BOOMING: Macadamia Farm Management's Bruce Green with Hendrik and Jana Joubert on their property with new macadamia planter.
BOOMING: Macadamia Farm Management's Bruce Green with Hendrik and Jana Joubert on their property with new macadamia planter. Adam Hourigan Photography

Macadamias taking off in the Clarence Valley

IF ANYONE needs any more evidence of the strength of the macadamia industry in the Clarence Valley, they only need to visit Chatsworth and watch the new planting machine in action.

It's the first time the machine, which was designed and built by Palmers Island engineer Tony Martin, has been in operation in NSW, and is capable of planting up to 3000 trees a day.

Macadamia farmer Bruce Green, who helped establish the new farm at Chatsworth, said the planter was just one sign of how well the macadamia industry was travelling.

"We've planted 6000 trees there before Christmas, and there'll be another 17,000 planted before the end of 2018," he said.
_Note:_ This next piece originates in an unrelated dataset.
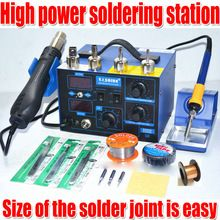 Free shipping Saike 952D Hot Air Gun + Soldering Iron 2in1 Power 760W BGA rework station welding table ,Many gifts(China (Mainland))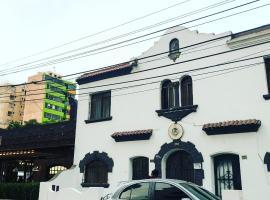 Hotelfotos: Forasteros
"The planter is an upgraded version of the one used in Bundaberg, and it's a great machine. It means no more manual planting, and it's all GPS precise so you know exactly where you're planting."

Mr Green was one of the first in the Clarence Valley to embrace macadamias when he decided to convert his 20ha Palmers Channel cane farm to macadamias about ten years ago.
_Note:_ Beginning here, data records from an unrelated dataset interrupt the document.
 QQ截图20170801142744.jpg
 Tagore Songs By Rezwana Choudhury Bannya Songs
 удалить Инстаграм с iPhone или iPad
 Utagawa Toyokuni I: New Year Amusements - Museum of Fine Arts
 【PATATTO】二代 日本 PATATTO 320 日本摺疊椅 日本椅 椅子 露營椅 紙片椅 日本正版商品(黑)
Now he uses his experience to help other farmers make the transition, and in the past 12 months has helped seven macadamia farms get up and running.

"I do farm management and get things set up and organised, and then the owners get involved from there," he said.
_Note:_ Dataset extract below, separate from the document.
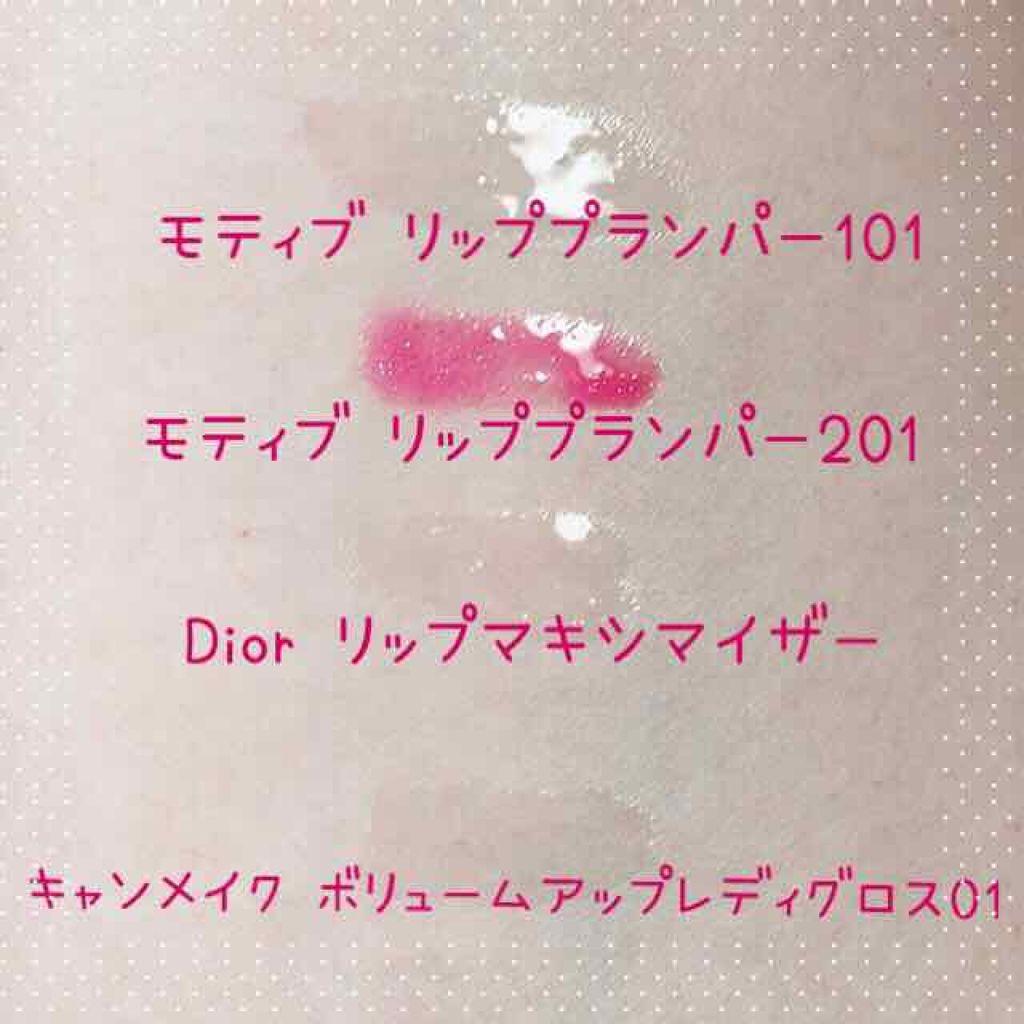 big sale 3d64f fff2f ディオール アディクト リップ マキシマイザー|Dior ...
"I haven't been surprised by how things have taken off. When we started we were the only ones, then I was out working at a cane farm at Palmers Island and I was asked to help a friend start one up and it went from there.

"People were watching over the fence at what I was doing and were waiting to see how it would work. We went through floods and bad weather and got away with it, and learned a lot as we went along, and I think that's helped things go."

Since first making the transition, Mr Green said the macadamia industry has gained momentum, especially in the Lower Clarence.

"I think the growth has been down to the ease of being able to grow macadamias on low flat country, you don't have to be up in the hills," he said.

"The good thing is that it also generates employment, and there's plenty of young people who are keen to work which is great."